The dispensary, in which there is not half enough accommodation, is very largely attended by people of all creeds, and even Moslem women, though exclusively of the poorer classes, avail themselves of it. Yesterday, when I was there, the comfortable seats of the cheerful matted waiting-room were all occupied by Armenian and Chaldæan women, unveiled and speaking quite freely to Dr. Sutton; while a few Moslem women, masked rather than veiled, and enveloped in black sheets, cowered on the floor and scarcely let their voices be heard even in a tremulous whisper.

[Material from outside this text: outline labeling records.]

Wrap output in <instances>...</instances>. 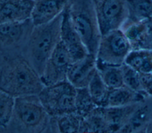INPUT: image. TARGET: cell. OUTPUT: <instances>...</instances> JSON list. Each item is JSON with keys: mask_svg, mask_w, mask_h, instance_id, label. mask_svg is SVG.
<instances>
[{"mask_svg": "<svg viewBox=\"0 0 152 133\" xmlns=\"http://www.w3.org/2000/svg\"><path fill=\"white\" fill-rule=\"evenodd\" d=\"M97 71L109 89L124 86L121 66H112L97 63Z\"/></svg>", "mask_w": 152, "mask_h": 133, "instance_id": "44dd1931", "label": "cell"}, {"mask_svg": "<svg viewBox=\"0 0 152 133\" xmlns=\"http://www.w3.org/2000/svg\"><path fill=\"white\" fill-rule=\"evenodd\" d=\"M147 98L125 86L109 89L104 107H116L140 102Z\"/></svg>", "mask_w": 152, "mask_h": 133, "instance_id": "e0dca14e", "label": "cell"}, {"mask_svg": "<svg viewBox=\"0 0 152 133\" xmlns=\"http://www.w3.org/2000/svg\"><path fill=\"white\" fill-rule=\"evenodd\" d=\"M80 132H108L102 107H96L88 116L83 118Z\"/></svg>", "mask_w": 152, "mask_h": 133, "instance_id": "7402d4cb", "label": "cell"}, {"mask_svg": "<svg viewBox=\"0 0 152 133\" xmlns=\"http://www.w3.org/2000/svg\"><path fill=\"white\" fill-rule=\"evenodd\" d=\"M127 7L128 18L124 25L152 17V0H127Z\"/></svg>", "mask_w": 152, "mask_h": 133, "instance_id": "ffe728a7", "label": "cell"}, {"mask_svg": "<svg viewBox=\"0 0 152 133\" xmlns=\"http://www.w3.org/2000/svg\"><path fill=\"white\" fill-rule=\"evenodd\" d=\"M34 0H0V24L31 18Z\"/></svg>", "mask_w": 152, "mask_h": 133, "instance_id": "4fadbf2b", "label": "cell"}, {"mask_svg": "<svg viewBox=\"0 0 152 133\" xmlns=\"http://www.w3.org/2000/svg\"><path fill=\"white\" fill-rule=\"evenodd\" d=\"M96 70V56L88 54L84 58L71 64L66 80L76 88L87 87Z\"/></svg>", "mask_w": 152, "mask_h": 133, "instance_id": "7c38bea8", "label": "cell"}, {"mask_svg": "<svg viewBox=\"0 0 152 133\" xmlns=\"http://www.w3.org/2000/svg\"><path fill=\"white\" fill-rule=\"evenodd\" d=\"M102 36L122 27L128 18L127 0H93Z\"/></svg>", "mask_w": 152, "mask_h": 133, "instance_id": "ba28073f", "label": "cell"}, {"mask_svg": "<svg viewBox=\"0 0 152 133\" xmlns=\"http://www.w3.org/2000/svg\"><path fill=\"white\" fill-rule=\"evenodd\" d=\"M142 92L148 97H152V76L149 74H140Z\"/></svg>", "mask_w": 152, "mask_h": 133, "instance_id": "4316f807", "label": "cell"}, {"mask_svg": "<svg viewBox=\"0 0 152 133\" xmlns=\"http://www.w3.org/2000/svg\"><path fill=\"white\" fill-rule=\"evenodd\" d=\"M34 27L31 18L0 24V53L22 54Z\"/></svg>", "mask_w": 152, "mask_h": 133, "instance_id": "52a82bcc", "label": "cell"}, {"mask_svg": "<svg viewBox=\"0 0 152 133\" xmlns=\"http://www.w3.org/2000/svg\"><path fill=\"white\" fill-rule=\"evenodd\" d=\"M72 62L69 51L61 40L48 59L41 75L45 86L66 80L67 72Z\"/></svg>", "mask_w": 152, "mask_h": 133, "instance_id": "9c48e42d", "label": "cell"}, {"mask_svg": "<svg viewBox=\"0 0 152 133\" xmlns=\"http://www.w3.org/2000/svg\"><path fill=\"white\" fill-rule=\"evenodd\" d=\"M152 128V99L147 98L134 111L121 132H148Z\"/></svg>", "mask_w": 152, "mask_h": 133, "instance_id": "9a60e30c", "label": "cell"}, {"mask_svg": "<svg viewBox=\"0 0 152 133\" xmlns=\"http://www.w3.org/2000/svg\"><path fill=\"white\" fill-rule=\"evenodd\" d=\"M45 87L40 75L22 54L0 56V90L15 98L39 95Z\"/></svg>", "mask_w": 152, "mask_h": 133, "instance_id": "6da1fadb", "label": "cell"}, {"mask_svg": "<svg viewBox=\"0 0 152 133\" xmlns=\"http://www.w3.org/2000/svg\"><path fill=\"white\" fill-rule=\"evenodd\" d=\"M68 9L71 22L88 53L96 56L102 33L93 0H71Z\"/></svg>", "mask_w": 152, "mask_h": 133, "instance_id": "277c9868", "label": "cell"}, {"mask_svg": "<svg viewBox=\"0 0 152 133\" xmlns=\"http://www.w3.org/2000/svg\"><path fill=\"white\" fill-rule=\"evenodd\" d=\"M121 67L123 73L124 86L135 92L145 95L142 92L141 87L140 73L125 63L123 64L121 66Z\"/></svg>", "mask_w": 152, "mask_h": 133, "instance_id": "484cf974", "label": "cell"}, {"mask_svg": "<svg viewBox=\"0 0 152 133\" xmlns=\"http://www.w3.org/2000/svg\"><path fill=\"white\" fill-rule=\"evenodd\" d=\"M77 89L67 80L45 86L39 97L51 116L75 112Z\"/></svg>", "mask_w": 152, "mask_h": 133, "instance_id": "5b68a950", "label": "cell"}, {"mask_svg": "<svg viewBox=\"0 0 152 133\" xmlns=\"http://www.w3.org/2000/svg\"><path fill=\"white\" fill-rule=\"evenodd\" d=\"M83 119L76 112L51 116L50 132H80Z\"/></svg>", "mask_w": 152, "mask_h": 133, "instance_id": "ac0fdd59", "label": "cell"}, {"mask_svg": "<svg viewBox=\"0 0 152 133\" xmlns=\"http://www.w3.org/2000/svg\"><path fill=\"white\" fill-rule=\"evenodd\" d=\"M50 119L38 95L18 96L15 98L13 115L4 132H50Z\"/></svg>", "mask_w": 152, "mask_h": 133, "instance_id": "7a4b0ae2", "label": "cell"}, {"mask_svg": "<svg viewBox=\"0 0 152 133\" xmlns=\"http://www.w3.org/2000/svg\"><path fill=\"white\" fill-rule=\"evenodd\" d=\"M71 0H34L31 20L34 25L48 22L65 10Z\"/></svg>", "mask_w": 152, "mask_h": 133, "instance_id": "5bb4252c", "label": "cell"}, {"mask_svg": "<svg viewBox=\"0 0 152 133\" xmlns=\"http://www.w3.org/2000/svg\"><path fill=\"white\" fill-rule=\"evenodd\" d=\"M132 50H152V17L145 20L124 25L122 28Z\"/></svg>", "mask_w": 152, "mask_h": 133, "instance_id": "8fae6325", "label": "cell"}, {"mask_svg": "<svg viewBox=\"0 0 152 133\" xmlns=\"http://www.w3.org/2000/svg\"><path fill=\"white\" fill-rule=\"evenodd\" d=\"M141 102L122 106L102 107L108 132H121Z\"/></svg>", "mask_w": 152, "mask_h": 133, "instance_id": "2e32d148", "label": "cell"}, {"mask_svg": "<svg viewBox=\"0 0 152 133\" xmlns=\"http://www.w3.org/2000/svg\"><path fill=\"white\" fill-rule=\"evenodd\" d=\"M150 74H151V76H152V72H151V73H150Z\"/></svg>", "mask_w": 152, "mask_h": 133, "instance_id": "83f0119b", "label": "cell"}, {"mask_svg": "<svg viewBox=\"0 0 152 133\" xmlns=\"http://www.w3.org/2000/svg\"><path fill=\"white\" fill-rule=\"evenodd\" d=\"M75 112L83 118L91 113L97 106L93 101L87 87L76 88Z\"/></svg>", "mask_w": 152, "mask_h": 133, "instance_id": "cb8c5ba5", "label": "cell"}, {"mask_svg": "<svg viewBox=\"0 0 152 133\" xmlns=\"http://www.w3.org/2000/svg\"><path fill=\"white\" fill-rule=\"evenodd\" d=\"M62 15L63 12L48 22L34 25L23 52L22 55L40 76L48 59L61 41Z\"/></svg>", "mask_w": 152, "mask_h": 133, "instance_id": "3957f363", "label": "cell"}, {"mask_svg": "<svg viewBox=\"0 0 152 133\" xmlns=\"http://www.w3.org/2000/svg\"><path fill=\"white\" fill-rule=\"evenodd\" d=\"M87 88L96 105L104 107L109 89L102 80L97 69L89 82Z\"/></svg>", "mask_w": 152, "mask_h": 133, "instance_id": "603a6c76", "label": "cell"}, {"mask_svg": "<svg viewBox=\"0 0 152 133\" xmlns=\"http://www.w3.org/2000/svg\"><path fill=\"white\" fill-rule=\"evenodd\" d=\"M125 63L140 74H149L152 72V50H132L126 58Z\"/></svg>", "mask_w": 152, "mask_h": 133, "instance_id": "d6986e66", "label": "cell"}, {"mask_svg": "<svg viewBox=\"0 0 152 133\" xmlns=\"http://www.w3.org/2000/svg\"><path fill=\"white\" fill-rule=\"evenodd\" d=\"M15 97L0 90V132H4L13 115Z\"/></svg>", "mask_w": 152, "mask_h": 133, "instance_id": "d4e9b609", "label": "cell"}, {"mask_svg": "<svg viewBox=\"0 0 152 133\" xmlns=\"http://www.w3.org/2000/svg\"><path fill=\"white\" fill-rule=\"evenodd\" d=\"M132 47L121 28L113 30L102 36L96 53L97 63L122 66Z\"/></svg>", "mask_w": 152, "mask_h": 133, "instance_id": "8992f818", "label": "cell"}, {"mask_svg": "<svg viewBox=\"0 0 152 133\" xmlns=\"http://www.w3.org/2000/svg\"><path fill=\"white\" fill-rule=\"evenodd\" d=\"M61 40L69 51L72 61L80 60L89 54L71 22L68 6L63 12Z\"/></svg>", "mask_w": 152, "mask_h": 133, "instance_id": "30bf717a", "label": "cell"}]
</instances>
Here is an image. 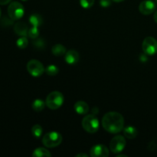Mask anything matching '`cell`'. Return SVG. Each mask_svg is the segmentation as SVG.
Here are the masks:
<instances>
[{
    "label": "cell",
    "mask_w": 157,
    "mask_h": 157,
    "mask_svg": "<svg viewBox=\"0 0 157 157\" xmlns=\"http://www.w3.org/2000/svg\"><path fill=\"white\" fill-rule=\"evenodd\" d=\"M38 28V27H36V26H32L31 29H29V31H28V36L30 38H32V39L38 38L40 33Z\"/></svg>",
    "instance_id": "cell-21"
},
{
    "label": "cell",
    "mask_w": 157,
    "mask_h": 157,
    "mask_svg": "<svg viewBox=\"0 0 157 157\" xmlns=\"http://www.w3.org/2000/svg\"><path fill=\"white\" fill-rule=\"evenodd\" d=\"M46 106L45 101H44L41 99H35V101L32 102V107L35 111L40 112L44 109Z\"/></svg>",
    "instance_id": "cell-18"
},
{
    "label": "cell",
    "mask_w": 157,
    "mask_h": 157,
    "mask_svg": "<svg viewBox=\"0 0 157 157\" xmlns=\"http://www.w3.org/2000/svg\"><path fill=\"white\" fill-rule=\"evenodd\" d=\"M64 95L59 91H53L49 94L45 100L46 106L51 110H58L64 104Z\"/></svg>",
    "instance_id": "cell-2"
},
{
    "label": "cell",
    "mask_w": 157,
    "mask_h": 157,
    "mask_svg": "<svg viewBox=\"0 0 157 157\" xmlns=\"http://www.w3.org/2000/svg\"><path fill=\"white\" fill-rule=\"evenodd\" d=\"M32 133L34 137H35L36 139L41 138L43 133V129L41 127V126L39 125V124H35V125H34L32 128Z\"/></svg>",
    "instance_id": "cell-19"
},
{
    "label": "cell",
    "mask_w": 157,
    "mask_h": 157,
    "mask_svg": "<svg viewBox=\"0 0 157 157\" xmlns=\"http://www.w3.org/2000/svg\"><path fill=\"white\" fill-rule=\"evenodd\" d=\"M45 72L49 76H55L59 72V68L55 64H50L45 68Z\"/></svg>",
    "instance_id": "cell-20"
},
{
    "label": "cell",
    "mask_w": 157,
    "mask_h": 157,
    "mask_svg": "<svg viewBox=\"0 0 157 157\" xmlns=\"http://www.w3.org/2000/svg\"><path fill=\"white\" fill-rule=\"evenodd\" d=\"M88 157V155L86 154V153H79V154L76 155V157Z\"/></svg>",
    "instance_id": "cell-27"
},
{
    "label": "cell",
    "mask_w": 157,
    "mask_h": 157,
    "mask_svg": "<svg viewBox=\"0 0 157 157\" xmlns=\"http://www.w3.org/2000/svg\"><path fill=\"white\" fill-rule=\"evenodd\" d=\"M32 156L34 157H51L52 153L46 148L44 147H38L35 149L32 153Z\"/></svg>",
    "instance_id": "cell-15"
},
{
    "label": "cell",
    "mask_w": 157,
    "mask_h": 157,
    "mask_svg": "<svg viewBox=\"0 0 157 157\" xmlns=\"http://www.w3.org/2000/svg\"><path fill=\"white\" fill-rule=\"evenodd\" d=\"M16 44L19 48L24 49L26 48L29 44V41H28L26 36H21V38H18L16 41Z\"/></svg>",
    "instance_id": "cell-22"
},
{
    "label": "cell",
    "mask_w": 157,
    "mask_h": 157,
    "mask_svg": "<svg viewBox=\"0 0 157 157\" xmlns=\"http://www.w3.org/2000/svg\"><path fill=\"white\" fill-rule=\"evenodd\" d=\"M156 9V3L151 0L143 1L139 5V11L141 14L144 15H148L155 12Z\"/></svg>",
    "instance_id": "cell-9"
},
{
    "label": "cell",
    "mask_w": 157,
    "mask_h": 157,
    "mask_svg": "<svg viewBox=\"0 0 157 157\" xmlns=\"http://www.w3.org/2000/svg\"><path fill=\"white\" fill-rule=\"evenodd\" d=\"M14 31L15 33L20 36H27L28 35V26L24 22H17L14 26Z\"/></svg>",
    "instance_id": "cell-13"
},
{
    "label": "cell",
    "mask_w": 157,
    "mask_h": 157,
    "mask_svg": "<svg viewBox=\"0 0 157 157\" xmlns=\"http://www.w3.org/2000/svg\"><path fill=\"white\" fill-rule=\"evenodd\" d=\"M156 3H157V0H156Z\"/></svg>",
    "instance_id": "cell-33"
},
{
    "label": "cell",
    "mask_w": 157,
    "mask_h": 157,
    "mask_svg": "<svg viewBox=\"0 0 157 157\" xmlns=\"http://www.w3.org/2000/svg\"><path fill=\"white\" fill-rule=\"evenodd\" d=\"M142 48L146 55H156L157 53V40L153 37H147L143 41Z\"/></svg>",
    "instance_id": "cell-8"
},
{
    "label": "cell",
    "mask_w": 157,
    "mask_h": 157,
    "mask_svg": "<svg viewBox=\"0 0 157 157\" xmlns=\"http://www.w3.org/2000/svg\"><path fill=\"white\" fill-rule=\"evenodd\" d=\"M100 5L102 7L107 8L111 5V0H100Z\"/></svg>",
    "instance_id": "cell-25"
},
{
    "label": "cell",
    "mask_w": 157,
    "mask_h": 157,
    "mask_svg": "<svg viewBox=\"0 0 157 157\" xmlns=\"http://www.w3.org/2000/svg\"><path fill=\"white\" fill-rule=\"evenodd\" d=\"M112 1L115 2H124V0H112Z\"/></svg>",
    "instance_id": "cell-29"
},
{
    "label": "cell",
    "mask_w": 157,
    "mask_h": 157,
    "mask_svg": "<svg viewBox=\"0 0 157 157\" xmlns=\"http://www.w3.org/2000/svg\"><path fill=\"white\" fill-rule=\"evenodd\" d=\"M74 109H75V112L78 114L85 115L88 113L89 106L85 101H79L75 103V106H74Z\"/></svg>",
    "instance_id": "cell-12"
},
{
    "label": "cell",
    "mask_w": 157,
    "mask_h": 157,
    "mask_svg": "<svg viewBox=\"0 0 157 157\" xmlns=\"http://www.w3.org/2000/svg\"><path fill=\"white\" fill-rule=\"evenodd\" d=\"M29 22L32 25V26H36V27H39L43 23V18L39 14H32L29 17Z\"/></svg>",
    "instance_id": "cell-17"
},
{
    "label": "cell",
    "mask_w": 157,
    "mask_h": 157,
    "mask_svg": "<svg viewBox=\"0 0 157 157\" xmlns=\"http://www.w3.org/2000/svg\"><path fill=\"white\" fill-rule=\"evenodd\" d=\"M153 19H154V21L157 23V10L155 12L154 16H153Z\"/></svg>",
    "instance_id": "cell-28"
},
{
    "label": "cell",
    "mask_w": 157,
    "mask_h": 157,
    "mask_svg": "<svg viewBox=\"0 0 157 157\" xmlns=\"http://www.w3.org/2000/svg\"><path fill=\"white\" fill-rule=\"evenodd\" d=\"M62 142V136L56 131H51L44 134L42 137V144L48 148L58 147Z\"/></svg>",
    "instance_id": "cell-3"
},
{
    "label": "cell",
    "mask_w": 157,
    "mask_h": 157,
    "mask_svg": "<svg viewBox=\"0 0 157 157\" xmlns=\"http://www.w3.org/2000/svg\"><path fill=\"white\" fill-rule=\"evenodd\" d=\"M102 126L107 132L116 134L124 129V118L118 112H108L103 117Z\"/></svg>",
    "instance_id": "cell-1"
},
{
    "label": "cell",
    "mask_w": 157,
    "mask_h": 157,
    "mask_svg": "<svg viewBox=\"0 0 157 157\" xmlns=\"http://www.w3.org/2000/svg\"><path fill=\"white\" fill-rule=\"evenodd\" d=\"M109 153L108 148L103 144L94 145L90 150V155L92 157H107Z\"/></svg>",
    "instance_id": "cell-10"
},
{
    "label": "cell",
    "mask_w": 157,
    "mask_h": 157,
    "mask_svg": "<svg viewBox=\"0 0 157 157\" xmlns=\"http://www.w3.org/2000/svg\"><path fill=\"white\" fill-rule=\"evenodd\" d=\"M12 0H0V5H2V6H5L6 4H9Z\"/></svg>",
    "instance_id": "cell-26"
},
{
    "label": "cell",
    "mask_w": 157,
    "mask_h": 157,
    "mask_svg": "<svg viewBox=\"0 0 157 157\" xmlns=\"http://www.w3.org/2000/svg\"><path fill=\"white\" fill-rule=\"evenodd\" d=\"M24 14V6L18 2H13L8 7V15L13 21L21 18Z\"/></svg>",
    "instance_id": "cell-5"
},
{
    "label": "cell",
    "mask_w": 157,
    "mask_h": 157,
    "mask_svg": "<svg viewBox=\"0 0 157 157\" xmlns=\"http://www.w3.org/2000/svg\"><path fill=\"white\" fill-rule=\"evenodd\" d=\"M124 134L127 139L133 140L137 136L138 131L136 127H133V126H127L124 129Z\"/></svg>",
    "instance_id": "cell-14"
},
{
    "label": "cell",
    "mask_w": 157,
    "mask_h": 157,
    "mask_svg": "<svg viewBox=\"0 0 157 157\" xmlns=\"http://www.w3.org/2000/svg\"><path fill=\"white\" fill-rule=\"evenodd\" d=\"M80 55L76 50H69L64 55V60L67 64L70 65L76 64L79 61Z\"/></svg>",
    "instance_id": "cell-11"
},
{
    "label": "cell",
    "mask_w": 157,
    "mask_h": 157,
    "mask_svg": "<svg viewBox=\"0 0 157 157\" xmlns=\"http://www.w3.org/2000/svg\"><path fill=\"white\" fill-rule=\"evenodd\" d=\"M27 70L29 73L35 78H38L43 75L45 69L43 64L38 60H31L27 64Z\"/></svg>",
    "instance_id": "cell-6"
},
{
    "label": "cell",
    "mask_w": 157,
    "mask_h": 157,
    "mask_svg": "<svg viewBox=\"0 0 157 157\" xmlns=\"http://www.w3.org/2000/svg\"><path fill=\"white\" fill-rule=\"evenodd\" d=\"M22 1H27V0H22Z\"/></svg>",
    "instance_id": "cell-32"
},
{
    "label": "cell",
    "mask_w": 157,
    "mask_h": 157,
    "mask_svg": "<svg viewBox=\"0 0 157 157\" xmlns=\"http://www.w3.org/2000/svg\"><path fill=\"white\" fill-rule=\"evenodd\" d=\"M95 0H80V4L84 9H90L94 4Z\"/></svg>",
    "instance_id": "cell-24"
},
{
    "label": "cell",
    "mask_w": 157,
    "mask_h": 157,
    "mask_svg": "<svg viewBox=\"0 0 157 157\" xmlns=\"http://www.w3.org/2000/svg\"><path fill=\"white\" fill-rule=\"evenodd\" d=\"M126 139L124 136L117 135L114 136L110 142V151L115 154L121 153L124 150L126 147Z\"/></svg>",
    "instance_id": "cell-7"
},
{
    "label": "cell",
    "mask_w": 157,
    "mask_h": 157,
    "mask_svg": "<svg viewBox=\"0 0 157 157\" xmlns=\"http://www.w3.org/2000/svg\"><path fill=\"white\" fill-rule=\"evenodd\" d=\"M0 17H1V9H0Z\"/></svg>",
    "instance_id": "cell-31"
},
{
    "label": "cell",
    "mask_w": 157,
    "mask_h": 157,
    "mask_svg": "<svg viewBox=\"0 0 157 157\" xmlns=\"http://www.w3.org/2000/svg\"><path fill=\"white\" fill-rule=\"evenodd\" d=\"M52 52L54 55L59 57L65 55V53L67 52V50H66V48L63 44H57L52 47Z\"/></svg>",
    "instance_id": "cell-16"
},
{
    "label": "cell",
    "mask_w": 157,
    "mask_h": 157,
    "mask_svg": "<svg viewBox=\"0 0 157 157\" xmlns=\"http://www.w3.org/2000/svg\"><path fill=\"white\" fill-rule=\"evenodd\" d=\"M33 44L38 49H44L45 47V42L42 38H35L33 41Z\"/></svg>",
    "instance_id": "cell-23"
},
{
    "label": "cell",
    "mask_w": 157,
    "mask_h": 157,
    "mask_svg": "<svg viewBox=\"0 0 157 157\" xmlns=\"http://www.w3.org/2000/svg\"><path fill=\"white\" fill-rule=\"evenodd\" d=\"M81 124L84 130L89 133H95L99 130V121L94 114L86 115L83 118Z\"/></svg>",
    "instance_id": "cell-4"
},
{
    "label": "cell",
    "mask_w": 157,
    "mask_h": 157,
    "mask_svg": "<svg viewBox=\"0 0 157 157\" xmlns=\"http://www.w3.org/2000/svg\"><path fill=\"white\" fill-rule=\"evenodd\" d=\"M122 156H124V157H127L126 155H118L117 157H122Z\"/></svg>",
    "instance_id": "cell-30"
}]
</instances>
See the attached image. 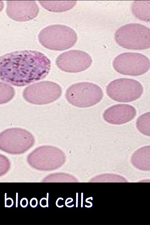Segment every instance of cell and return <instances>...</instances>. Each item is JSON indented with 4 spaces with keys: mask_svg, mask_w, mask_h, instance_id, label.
Masks as SVG:
<instances>
[{
    "mask_svg": "<svg viewBox=\"0 0 150 225\" xmlns=\"http://www.w3.org/2000/svg\"><path fill=\"white\" fill-rule=\"evenodd\" d=\"M50 59L36 50L17 51L0 57V79L16 86L42 79L49 74Z\"/></svg>",
    "mask_w": 150,
    "mask_h": 225,
    "instance_id": "6da1fadb",
    "label": "cell"
},
{
    "mask_svg": "<svg viewBox=\"0 0 150 225\" xmlns=\"http://www.w3.org/2000/svg\"><path fill=\"white\" fill-rule=\"evenodd\" d=\"M40 44L51 50L62 51L73 47L77 40V36L71 28L62 25H49L42 29L38 36Z\"/></svg>",
    "mask_w": 150,
    "mask_h": 225,
    "instance_id": "7a4b0ae2",
    "label": "cell"
},
{
    "mask_svg": "<svg viewBox=\"0 0 150 225\" xmlns=\"http://www.w3.org/2000/svg\"><path fill=\"white\" fill-rule=\"evenodd\" d=\"M115 38L117 43L128 49L140 50L150 47V29L139 23L124 25L116 31Z\"/></svg>",
    "mask_w": 150,
    "mask_h": 225,
    "instance_id": "3957f363",
    "label": "cell"
},
{
    "mask_svg": "<svg viewBox=\"0 0 150 225\" xmlns=\"http://www.w3.org/2000/svg\"><path fill=\"white\" fill-rule=\"evenodd\" d=\"M65 96L67 101L72 105L86 108L99 103L103 99V93L102 89L97 85L81 82L70 86L67 89Z\"/></svg>",
    "mask_w": 150,
    "mask_h": 225,
    "instance_id": "277c9868",
    "label": "cell"
},
{
    "mask_svg": "<svg viewBox=\"0 0 150 225\" xmlns=\"http://www.w3.org/2000/svg\"><path fill=\"white\" fill-rule=\"evenodd\" d=\"M32 134L20 128L7 129L0 133V150L11 154H20L31 148L35 143Z\"/></svg>",
    "mask_w": 150,
    "mask_h": 225,
    "instance_id": "5b68a950",
    "label": "cell"
},
{
    "mask_svg": "<svg viewBox=\"0 0 150 225\" xmlns=\"http://www.w3.org/2000/svg\"><path fill=\"white\" fill-rule=\"evenodd\" d=\"M107 95L115 101L129 103L139 98L143 93L141 84L134 79L120 78L114 80L108 85Z\"/></svg>",
    "mask_w": 150,
    "mask_h": 225,
    "instance_id": "8992f818",
    "label": "cell"
},
{
    "mask_svg": "<svg viewBox=\"0 0 150 225\" xmlns=\"http://www.w3.org/2000/svg\"><path fill=\"white\" fill-rule=\"evenodd\" d=\"M62 89L57 83L43 81L31 85L24 90L23 96L28 102L33 104L43 105L52 103L61 96Z\"/></svg>",
    "mask_w": 150,
    "mask_h": 225,
    "instance_id": "52a82bcc",
    "label": "cell"
},
{
    "mask_svg": "<svg viewBox=\"0 0 150 225\" xmlns=\"http://www.w3.org/2000/svg\"><path fill=\"white\" fill-rule=\"evenodd\" d=\"M113 67L120 74L137 76L143 74L149 70L150 62L147 57L142 54L125 52L114 59Z\"/></svg>",
    "mask_w": 150,
    "mask_h": 225,
    "instance_id": "ba28073f",
    "label": "cell"
},
{
    "mask_svg": "<svg viewBox=\"0 0 150 225\" xmlns=\"http://www.w3.org/2000/svg\"><path fill=\"white\" fill-rule=\"evenodd\" d=\"M65 158L60 149L50 145L42 146L36 148L28 156L27 161L32 166L42 169H49L60 166Z\"/></svg>",
    "mask_w": 150,
    "mask_h": 225,
    "instance_id": "9c48e42d",
    "label": "cell"
},
{
    "mask_svg": "<svg viewBox=\"0 0 150 225\" xmlns=\"http://www.w3.org/2000/svg\"><path fill=\"white\" fill-rule=\"evenodd\" d=\"M92 60L87 53L81 50H72L63 52L57 58V67L64 71L76 73L83 71L91 66Z\"/></svg>",
    "mask_w": 150,
    "mask_h": 225,
    "instance_id": "30bf717a",
    "label": "cell"
},
{
    "mask_svg": "<svg viewBox=\"0 0 150 225\" xmlns=\"http://www.w3.org/2000/svg\"><path fill=\"white\" fill-rule=\"evenodd\" d=\"M39 8L35 1H7L6 13L12 19L25 22L36 18L39 13Z\"/></svg>",
    "mask_w": 150,
    "mask_h": 225,
    "instance_id": "8fae6325",
    "label": "cell"
},
{
    "mask_svg": "<svg viewBox=\"0 0 150 225\" xmlns=\"http://www.w3.org/2000/svg\"><path fill=\"white\" fill-rule=\"evenodd\" d=\"M136 115V110L133 106L127 104H120L108 108L104 111L103 116L107 122L119 125L132 121Z\"/></svg>",
    "mask_w": 150,
    "mask_h": 225,
    "instance_id": "7c38bea8",
    "label": "cell"
},
{
    "mask_svg": "<svg viewBox=\"0 0 150 225\" xmlns=\"http://www.w3.org/2000/svg\"><path fill=\"white\" fill-rule=\"evenodd\" d=\"M150 146L147 145L138 149L132 156V164L137 168L143 170L150 169Z\"/></svg>",
    "mask_w": 150,
    "mask_h": 225,
    "instance_id": "4fadbf2b",
    "label": "cell"
},
{
    "mask_svg": "<svg viewBox=\"0 0 150 225\" xmlns=\"http://www.w3.org/2000/svg\"><path fill=\"white\" fill-rule=\"evenodd\" d=\"M40 5L50 11L63 12L72 8L76 4V1H39Z\"/></svg>",
    "mask_w": 150,
    "mask_h": 225,
    "instance_id": "5bb4252c",
    "label": "cell"
},
{
    "mask_svg": "<svg viewBox=\"0 0 150 225\" xmlns=\"http://www.w3.org/2000/svg\"><path fill=\"white\" fill-rule=\"evenodd\" d=\"M144 1H135L133 3L132 10L134 15L139 19L149 21L150 4Z\"/></svg>",
    "mask_w": 150,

I am always sorry to see any encroachment made by Christian teachers on national customs where they are not contrary to morality, and willingly leave to Eastern women the pardah and the veil, but still there is a wholesomeness about the unveiled, rosy, comely, frank faces of these Christian women. But – and it is a decided but – though the women were comely, and though some of the Armenian girls are beautiful, every one has one or more flattish depressions on her face – scars in fact – the size of a large date stone. Nearly the whole population is thus disfigured. So universal is it among the fair-skinned Armenian girls, that so far from being regarded as a blemish, it is viewed as a token of good health, and it is said that a young man would hesitate to ask for the hand of a girl in marriage if she had not a "date mark" on her face.